Tim Caspar Boehme
hört auf den Sound der Stadt
:

Schon genug gehabt vom CTM? Dabei ist das Festival ja gerade mal halb rum. An dieser Stelle soll es jetzt aber bloß noch einen kleinen Hinweis geben. Und zwar auf das Konzert am Donnerstag im HAU1, wo man die Musikerinnen Colleen und Lucrecia Dalt mit ihren eher stillen Vorstellungen von Personalstil vorfinden kann. Die Französin Colleen, von Haus aus an der Viola da gamba geschult, stellt sich mit elektronischer Trauermusik in der Folge der Anschläge in Paris von 2015 vor. Lucrecia Dalt, in Berlin lebende Kolumbianerin, arbeitet ebenfalls mit behutsam geschichteten Klängen, womit der Abend sich hervorragend eignet, um zu fragen, was die beiden Auftritte überhaupt mit dem Festival-Slogan zu tun haben, demnach „unruhige Zeiten nach unruhiger Musik“ verlangen – oder was „unruhig“ bei Musik eigentlich genau heißt (Stresemannstr. 29, 19 Uhr, 18/15 €).

Damit zu anderen Dingen. Oder vielleicht nicht ganz: Denn wer die österreichische Violinistin Mia Zabelka beim CTM gehört haben und ein starkes Bedürfnis nach mehr von ihrem Spiel haben oder die Improvisationsmusikerin einfach mal so kennenlernen möchte, hat am Freitag Gelegenheit, sie im Sowieso im Trio mit dem gleichermaßen improvisationskundigen Gitarristen Olaf Rupp und dem Synthesizerverkabelungsexperten Richard Scott zu erleben (Weisestr. 24, 20.30 Uhr).

Und sonst? Am Sonntag sind alle Frühaufsteher aufgerufen, den verdienten Alte-Musik-Veteranen Ton Koopman in der Philharmonie an der Orgel mit seinem Bach-Programm (Vater J. S. und Sohn C. P. E.) besuchen zu gehen. Das mit der Orgel kann der nämlich und tut es hier nicht alle Tage (Herbert-von-Karajan-Str. 1, 11 Uhr, 18 €).
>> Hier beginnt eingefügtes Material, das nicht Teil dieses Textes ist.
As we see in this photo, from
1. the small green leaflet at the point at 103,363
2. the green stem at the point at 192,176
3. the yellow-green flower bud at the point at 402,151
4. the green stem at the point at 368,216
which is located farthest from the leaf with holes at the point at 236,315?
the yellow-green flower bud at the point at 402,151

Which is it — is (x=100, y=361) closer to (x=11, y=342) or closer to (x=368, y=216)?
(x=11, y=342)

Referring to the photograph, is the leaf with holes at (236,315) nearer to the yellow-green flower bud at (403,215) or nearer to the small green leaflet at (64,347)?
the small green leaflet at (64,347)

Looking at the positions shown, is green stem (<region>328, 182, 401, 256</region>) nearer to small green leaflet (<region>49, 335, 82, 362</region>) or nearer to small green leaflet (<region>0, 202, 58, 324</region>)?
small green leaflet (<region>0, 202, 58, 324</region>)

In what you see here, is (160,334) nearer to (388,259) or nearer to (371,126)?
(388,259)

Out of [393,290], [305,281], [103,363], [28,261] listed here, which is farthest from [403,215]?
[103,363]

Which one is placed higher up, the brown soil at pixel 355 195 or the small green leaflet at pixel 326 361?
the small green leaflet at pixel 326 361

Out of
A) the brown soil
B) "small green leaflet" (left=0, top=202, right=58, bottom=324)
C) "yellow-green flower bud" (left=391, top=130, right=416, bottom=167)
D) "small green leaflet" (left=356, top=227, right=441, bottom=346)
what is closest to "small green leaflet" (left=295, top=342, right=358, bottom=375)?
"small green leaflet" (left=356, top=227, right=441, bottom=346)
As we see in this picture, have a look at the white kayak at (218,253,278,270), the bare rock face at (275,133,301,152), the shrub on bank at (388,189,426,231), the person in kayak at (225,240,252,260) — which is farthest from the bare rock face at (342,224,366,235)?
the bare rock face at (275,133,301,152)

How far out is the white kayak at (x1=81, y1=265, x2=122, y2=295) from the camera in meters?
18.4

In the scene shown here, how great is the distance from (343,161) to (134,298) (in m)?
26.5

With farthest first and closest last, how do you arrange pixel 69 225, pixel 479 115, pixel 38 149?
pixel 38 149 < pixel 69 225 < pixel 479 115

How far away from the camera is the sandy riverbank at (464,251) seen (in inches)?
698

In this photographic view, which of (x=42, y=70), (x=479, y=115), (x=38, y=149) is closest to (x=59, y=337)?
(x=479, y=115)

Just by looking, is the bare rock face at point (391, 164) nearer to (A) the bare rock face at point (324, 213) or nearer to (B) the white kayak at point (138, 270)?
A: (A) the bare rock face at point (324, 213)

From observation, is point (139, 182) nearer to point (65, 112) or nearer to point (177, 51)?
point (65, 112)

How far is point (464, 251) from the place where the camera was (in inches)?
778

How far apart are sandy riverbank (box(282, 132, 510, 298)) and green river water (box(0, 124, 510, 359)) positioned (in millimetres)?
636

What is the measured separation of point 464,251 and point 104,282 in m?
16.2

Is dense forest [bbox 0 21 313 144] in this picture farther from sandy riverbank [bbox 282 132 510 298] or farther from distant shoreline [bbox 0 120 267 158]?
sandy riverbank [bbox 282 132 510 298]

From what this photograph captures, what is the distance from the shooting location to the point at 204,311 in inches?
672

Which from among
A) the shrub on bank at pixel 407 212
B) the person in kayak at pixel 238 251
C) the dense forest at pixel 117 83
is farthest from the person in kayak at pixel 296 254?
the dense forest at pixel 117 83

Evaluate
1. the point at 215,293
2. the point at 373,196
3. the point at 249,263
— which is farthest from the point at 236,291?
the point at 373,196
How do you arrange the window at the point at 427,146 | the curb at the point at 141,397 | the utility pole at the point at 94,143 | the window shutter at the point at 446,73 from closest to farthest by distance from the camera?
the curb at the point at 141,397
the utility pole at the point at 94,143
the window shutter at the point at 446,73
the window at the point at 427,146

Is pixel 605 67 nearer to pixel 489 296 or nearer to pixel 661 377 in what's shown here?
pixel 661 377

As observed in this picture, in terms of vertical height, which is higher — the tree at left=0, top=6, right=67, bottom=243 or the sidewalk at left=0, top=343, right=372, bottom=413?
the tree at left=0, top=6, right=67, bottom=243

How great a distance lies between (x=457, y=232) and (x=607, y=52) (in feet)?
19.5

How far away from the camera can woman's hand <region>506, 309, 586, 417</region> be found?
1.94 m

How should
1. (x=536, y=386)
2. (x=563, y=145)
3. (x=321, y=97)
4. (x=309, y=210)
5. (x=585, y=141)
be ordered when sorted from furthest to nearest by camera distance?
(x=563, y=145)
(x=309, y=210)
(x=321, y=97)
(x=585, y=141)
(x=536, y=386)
Am Nachmittag ist dann noch Zeit für einen Abstecher ins Konzerthaus, wo sich das Rundfunk-Sinfonieorchester Berlin und der RIAS Kammerchor unter der Leitung von Andrey Boreyko zwei sehr unterschiedliche Schwergewichte des 20. Jahrhunderts vornehmen: den „postmodernen“ Italiener Luciano Berio mit dessen „Rendering“ nach Motiven von Schubert, und den oft als Neoromantiker geziehenen Ukrainer Valentin Silvestrov mit seinem „Requiem for Larissa“ (Gendarmenmarkt, 16 Uhr, 20–59 €).

Wo wir schon beim Sonntag sind, gibt es auch abends noch einen Termin zu vermerken: das Berliner Vision String Quartet im Radialsystem. „Was bleibt?“, fragen sie mit ihrem Konzertprogramm und erkunden das am Beispiel von Claude Debussy, Dmitri Schostakowitsch und dem Schweizer Jürg Frey. Und damit sich niemand bei der Musik langweilt, gibt es auch ein Video zu gucken (Holzmarktstr. 33, 20 Uhr, 18/14 €).